ROGERS' GRAND PLANS: The GLOBE & MAIL's James Bradshaw wrote Moore is "trying to recapture that magic feeling” for Rogers, which will now be a "seven-days-a-week hockey factory." A "key plank in the strategy will be Rogers ‘Hometown Hockey,’ a travelling 25-town tour with a mobile studio tied to a Sunday evening game broadcast." It is "designed to tap the spirit and grassroots feel of 'Hockey Day' on a weekly basis, burnishing the Rogers brand." The company has been "restructuring under new CEO Guy Laurence, who feels Rogers has 'neglected our customers over recent years' and is bent on improving the firm’s image." Moore said, "When Ron MacLean and the 'Rogers Hometown Hockey' crew leave Lethbridge or Red Deer or Burnaby, I want them to think, ‘Geez, we actually really like those Rogers people.'" Bradshaw wrote the plan, aside from "putting more games on more networks on more nights of the week, involves an ambitious array of 'storytelling' that puts the game’s stars front and centre, tells deeper stories about their lives and keeps the fan’s focus on the ice and in the locker room" (GLOBE& MAIL, 10/4).

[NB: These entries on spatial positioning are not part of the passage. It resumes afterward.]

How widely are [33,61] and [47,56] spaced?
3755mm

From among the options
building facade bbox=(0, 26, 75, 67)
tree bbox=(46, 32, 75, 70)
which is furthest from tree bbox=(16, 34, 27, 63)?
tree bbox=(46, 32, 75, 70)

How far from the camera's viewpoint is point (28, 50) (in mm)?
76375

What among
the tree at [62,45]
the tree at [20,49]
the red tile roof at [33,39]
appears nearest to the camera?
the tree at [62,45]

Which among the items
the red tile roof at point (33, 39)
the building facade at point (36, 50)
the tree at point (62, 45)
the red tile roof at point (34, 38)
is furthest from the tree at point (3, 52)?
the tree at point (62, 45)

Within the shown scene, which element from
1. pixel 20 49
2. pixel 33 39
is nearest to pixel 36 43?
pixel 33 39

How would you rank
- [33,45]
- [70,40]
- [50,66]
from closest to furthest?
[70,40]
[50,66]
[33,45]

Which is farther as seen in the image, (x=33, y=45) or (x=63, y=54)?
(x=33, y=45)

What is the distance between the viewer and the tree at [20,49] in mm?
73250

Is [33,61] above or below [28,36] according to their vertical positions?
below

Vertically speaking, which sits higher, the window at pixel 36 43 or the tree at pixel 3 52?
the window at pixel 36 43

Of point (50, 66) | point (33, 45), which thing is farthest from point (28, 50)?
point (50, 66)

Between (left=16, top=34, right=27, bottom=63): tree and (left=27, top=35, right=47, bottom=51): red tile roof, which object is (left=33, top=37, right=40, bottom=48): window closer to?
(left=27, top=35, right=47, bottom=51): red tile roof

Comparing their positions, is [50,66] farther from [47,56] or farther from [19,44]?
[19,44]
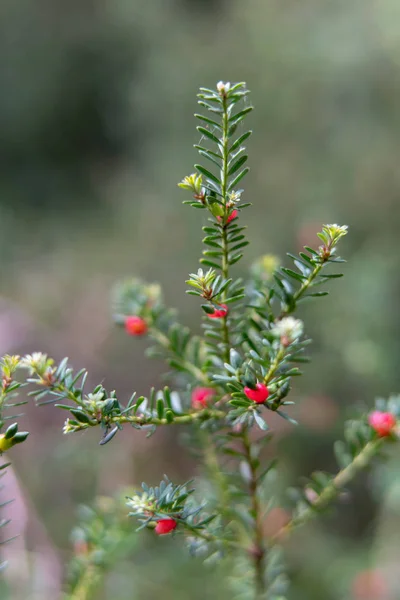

In Toronto, Morgan Campbell wrote the broadcast deal "started out as a media play" for Rogers, but it is "turning into a makeover that will play out in every corner of its corporate empire." Rogers officials said that the "fruits of its mega deal will surface everywhere in the company but especially on Rogers mobile phones." With Laurence "pushing a One Rogers plan that puts customers first, the NHL becomes the centrepiece of the company’s effort to renovate its image" (TORONTO STAR, 10/5).

ALL ABOUT MOBILE: The GLOBE & MAIL's Shoalts notes Rogers yesterday unveiled its GamePlus app that the company "hopes will have enough bells and whistles to satisfy the hardest of diehards and geekiest of geeks -- new camera angles, exclusive video, analysis, replays and your social media feed." But "the rub" for fans is that to use many of the app's features you "need to become a Rogers customer." Only those with "a connection to Rogers" can get GamePlus (GLOBE & MAIL, 10/7). Rogers yesterday also announced a media sales venture with the NHL in which the company will lead Canadian NHL media sales across Rogers' owned and operated broadcast and digital platforms, as well as NHL-owned digital assets in Canada (Rogers).